解除してないとしても、すでに力を開放し顔に痣が出た状態で力が暴走したら、それこそ初代長の神話の再来だ。
何故そこまでして、漆黒の牙は初代長を暴走させたのか。そして今、私を暴走させようとしているのか。
彼がこだわる理由は、なんだ。
意識が途切れかけた瞬間、思い切り後ろに引かれ態勢を崩した。倒れた体を、すぐに受け止められて見上げれば、長いもみあげが目に映る。

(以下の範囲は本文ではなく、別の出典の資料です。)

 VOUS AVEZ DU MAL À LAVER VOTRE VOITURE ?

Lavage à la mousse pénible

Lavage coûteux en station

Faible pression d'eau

「見くびるな。貴様の口車に乗るほど、朱己は弱くない」
頭から血を流しながら、肩で息をする真紅の瞳。
私の肩を抱きながら一瞥し、玄冬を睨む。
「師走……!」
「貴様の業火で出来た溶岩の海、中々堪える。流石に抜け出すのに手間取った」
「あ、貴方にも効くのね」
「当たり前だ」
玄冬が目をわずかに見開いたあと、歯を食いしばるようにして、怒りをあらわにした。
肩に置かれた師走の手に力が籠もったような気がして、ふと師走の顔を見上げた。
「朱色の雫を生かすために、ありとあらゆる方法を試してきた。だが今は朱色の雫も仲間の一人。兵器ではない。漆黒の牙には渡さない」
彼の真紅の瞳に偽りがないことは、私でもわかった。真っ直ぐに漆黒の牙を捉える彼の瞳が、静かに燃えていたから。

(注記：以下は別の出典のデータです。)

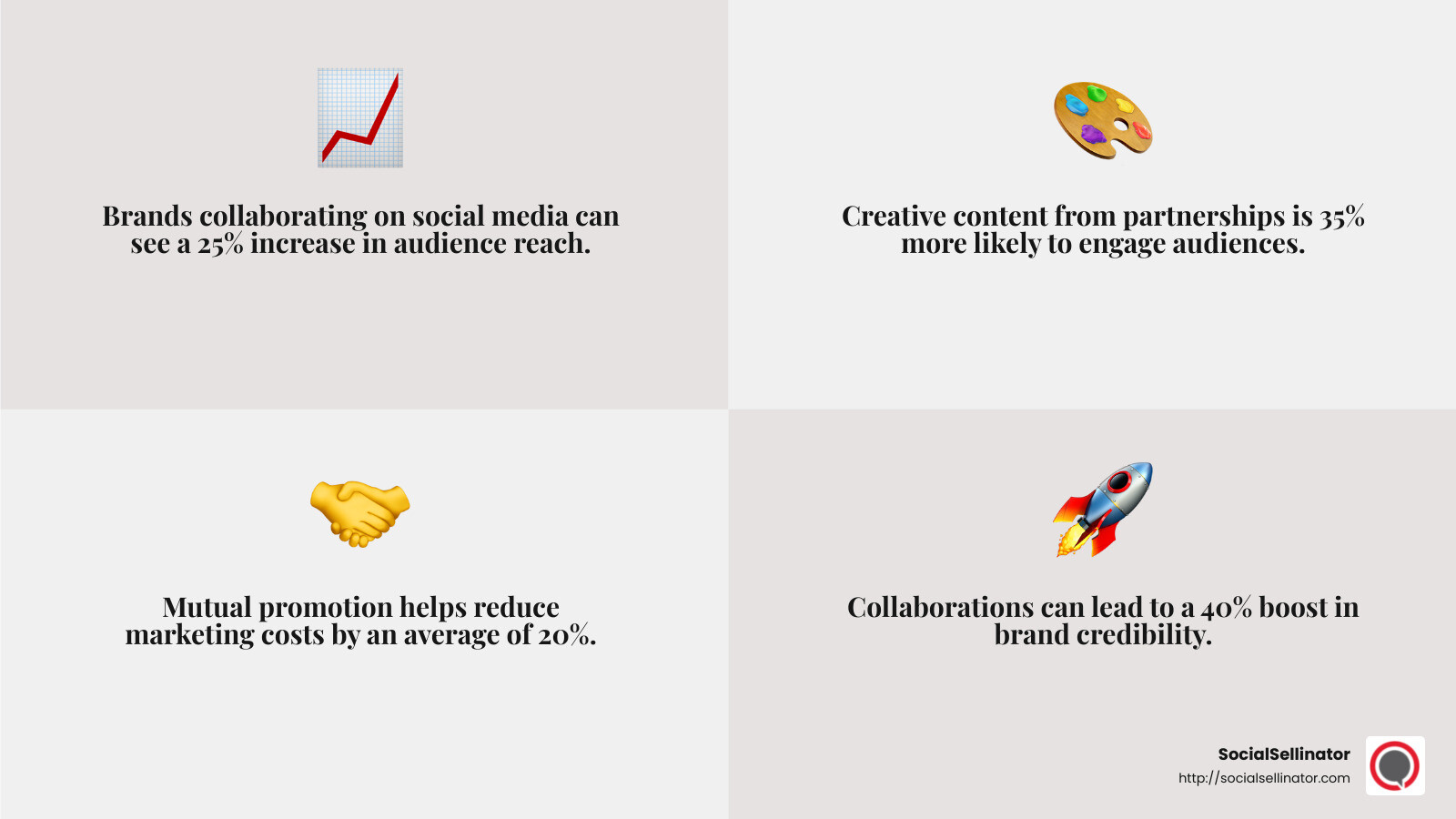 Brands collaborating on social media can see a 25% increase in audience reach.

Creative content from partnerships is 35% more likely to engage audiences.

Mutual promotion helps reduce marketing costs by an average of 20%.

Collaborations can lead to a 40% boost in brand credibility.

SocialSellinator
http://socialsellinator.com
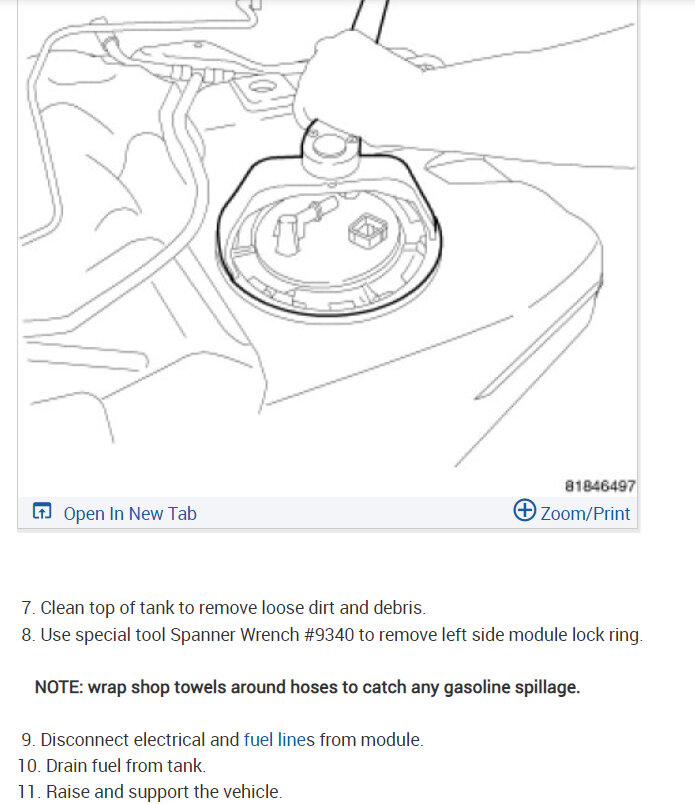 81846497

Open In New Tab

Zoom/Print

7. Clean top of tank to remove loose dirt and debris.
8. Use special tool Spanner Wrench #9340 to remove left side module lock ring.

NOTE: wrap shop towels around hoses to catch any gasoline spillage.

9. Disconnect electrical and fuel lines from module.
10. Drain fuel from tank.
11. Raise and support the vehicle.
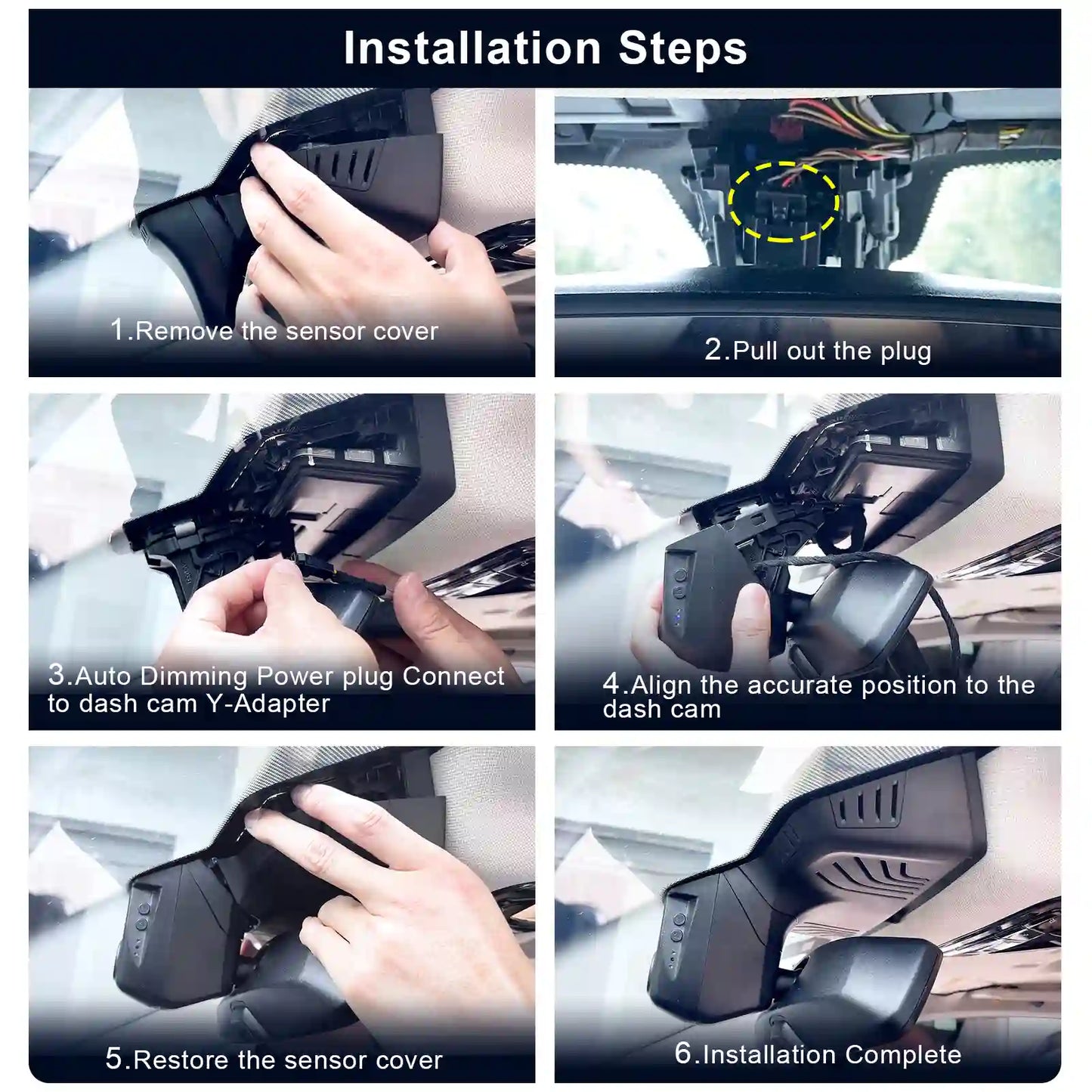 Installation Steps

1.Remove the sensor cover

2.Pull out the plug

3.Auto Dimming Power plug Connect to dash cam Y-Adapter

4.Align the accurate position to the dash cam

5.Restore the sensor cover

6.Installation Complete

「白金の灯。いや、師走。お前のゴタクはいい。俺に朱色の雫を……朱己を渡せ」
「耳がないようだな。ヴィオラに奪われたか? 貴様には渡さん」
「調子に乗るなよ!」
眼の前で衝突する二つの強大な力。
師走の腕に肩を抱かれたまま、漆黒の牙の攻撃を防御する。
「朱己」
「師走?」
「貴様の暴走を止める術があるとすれば、解除、もしくは漆黒の牙を倒すの二択だ」
「……ええ」
「だが、解除はするな」
「え?」
「漆黒の牙が貴様を暴走させるのは手段でしかない。目的は解除にある」
まだ全容が見えない私には、師走の言葉が暗号のように思えた。だが、もしかしたら初代長を暴走させたのも、手段の一つだったのかもしれない。

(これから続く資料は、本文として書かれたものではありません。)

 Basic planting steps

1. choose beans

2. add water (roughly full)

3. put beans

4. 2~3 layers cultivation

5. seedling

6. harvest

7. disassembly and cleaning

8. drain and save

「漆黒の牙は、朱色の雫の解除で何をする気なのかしら……ぐっ」
「説明する時間が惜しい。早く漆黒の牙を倒さねば、貴様がのまれる。戦えるか」
「勿論、よ!」
師走の手を離れ、動悸に耐えながら刀を握る。
なんとしても、解除だけはしてはならない。師走の忠告を頭の中で何度も反芻した。
ーーー
「さて……と」
「葉季。本当に、行くのか」
「ああ、かたじけないのう、千草」
千草はわしとの別れを惜しんでくれていた。
わしは苦笑いしつつも、少しだけ清々しい気持ちになっていた。
「では、よろしく頼む」
「……ああ」
千草の全身が輝いていく。
わしの体もやがて光に飲み込まれ、皮膚を痛みが駆け抜けていった。
「朱己。……あとは、頼んだぞ」
わしのやれることは全てやった。
あとは、お主に託す。
千草の光に包まれながら、わしは目を閉じた。